In Boojar’s experiments, cancer cells interacted with different concentrations of the flavonoid compounds of interest. After further processing of the cells, researchers concluded that the three compounds successfully inhibited cell growth at concentrations of 20 µM and higher. In addition, there were greater amounts of pentosidine – another compound responsible for inhibiting cell growth – in cells exposed to higher concentrations of the flavonoid compounds.

After analyzing the data collected, Boojar and his research team were able to determine that azaleatin is highly toxic and therefore is the best at inhibiting cancer cell growth, while myricetin is moderately toxic and kaempferol is only slightly toxic. The levels of toxicity varied depending on molecular structures of each flavonoid. Azaleatin was more complex in the number of substitutions the it had compared to the compound’s bare structure. Researchers hypothesized that this structural property is responsible for azaleatin’s greater potency.

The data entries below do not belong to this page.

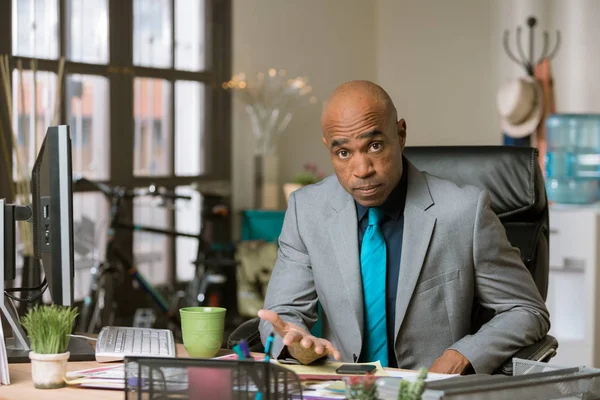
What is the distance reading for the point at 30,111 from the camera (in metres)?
4.46

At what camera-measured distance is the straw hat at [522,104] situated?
17.3ft

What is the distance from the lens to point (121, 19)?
4.95m

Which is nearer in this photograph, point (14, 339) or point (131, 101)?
point (14, 339)

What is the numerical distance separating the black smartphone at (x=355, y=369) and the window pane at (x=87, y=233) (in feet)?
10.1

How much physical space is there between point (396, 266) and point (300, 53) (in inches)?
159

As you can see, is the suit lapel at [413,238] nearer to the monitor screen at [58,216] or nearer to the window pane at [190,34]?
the monitor screen at [58,216]

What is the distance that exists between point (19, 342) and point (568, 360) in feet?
10.2

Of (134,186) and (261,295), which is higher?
(134,186)

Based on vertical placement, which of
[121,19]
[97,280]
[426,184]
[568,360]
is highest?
[121,19]

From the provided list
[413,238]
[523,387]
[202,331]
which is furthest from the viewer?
[413,238]

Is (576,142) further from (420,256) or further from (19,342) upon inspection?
(19,342)

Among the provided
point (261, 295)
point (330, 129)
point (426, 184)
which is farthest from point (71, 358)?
point (261, 295)

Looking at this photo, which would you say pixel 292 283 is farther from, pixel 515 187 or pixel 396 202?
pixel 515 187

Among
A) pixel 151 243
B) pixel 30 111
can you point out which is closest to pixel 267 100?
pixel 151 243
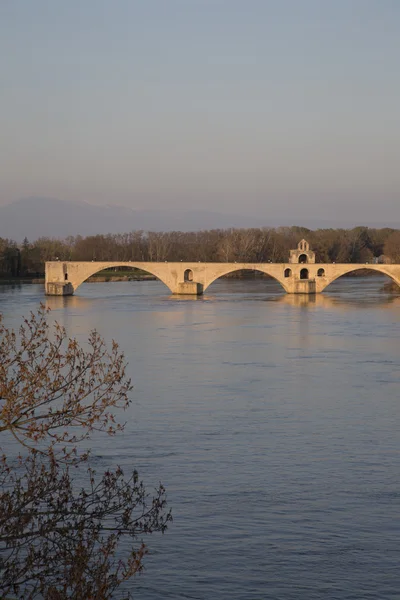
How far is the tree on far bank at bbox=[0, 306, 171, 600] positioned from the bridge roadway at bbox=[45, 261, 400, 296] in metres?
37.8

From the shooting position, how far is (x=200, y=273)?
52625 mm

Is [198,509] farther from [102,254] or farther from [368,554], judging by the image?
[102,254]

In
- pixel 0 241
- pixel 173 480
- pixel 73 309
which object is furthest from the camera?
pixel 0 241

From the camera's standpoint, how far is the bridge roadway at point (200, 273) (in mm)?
52125

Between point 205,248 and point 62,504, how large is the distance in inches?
3217

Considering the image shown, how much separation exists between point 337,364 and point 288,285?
31574 millimetres

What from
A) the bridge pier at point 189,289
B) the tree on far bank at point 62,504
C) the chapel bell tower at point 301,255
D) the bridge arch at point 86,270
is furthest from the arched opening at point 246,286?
the tree on far bank at point 62,504

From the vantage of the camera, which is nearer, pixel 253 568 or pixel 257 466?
pixel 253 568

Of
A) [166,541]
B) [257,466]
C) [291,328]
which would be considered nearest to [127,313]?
[291,328]

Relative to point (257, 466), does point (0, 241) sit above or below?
above

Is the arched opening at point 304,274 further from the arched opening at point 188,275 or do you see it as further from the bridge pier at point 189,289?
the arched opening at point 188,275

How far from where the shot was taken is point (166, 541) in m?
9.19

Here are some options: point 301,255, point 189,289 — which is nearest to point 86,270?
point 189,289

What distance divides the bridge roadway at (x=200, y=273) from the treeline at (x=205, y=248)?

Dr. Benavente-Garcia, part of the Research and Development Department of Furfural Español, states that it is important to know the mechanism of action of flavonoids so that the knowledge can be applied to slow cancer cell growth effectively and possibly prevent cancer. The implications of these findings are far-reaching. Flavonoids were able to inhibit cancerous cell growth and may be precursors of alternative treatment options to existing chemotherapies. Scientists will need to perform more research in order to understand the relationship between potency and specific structural elements of different flavonoid compounds.

Flavonoids have taken the limelight as potential tools in treating cancer. The exact mechanism of their actions is not completely known, but with further research, scientists will be able to better comprehend their mechanism in inhibiting cell growth. These insights will move cancer treatments forward and may also shed light on other areas of medicine.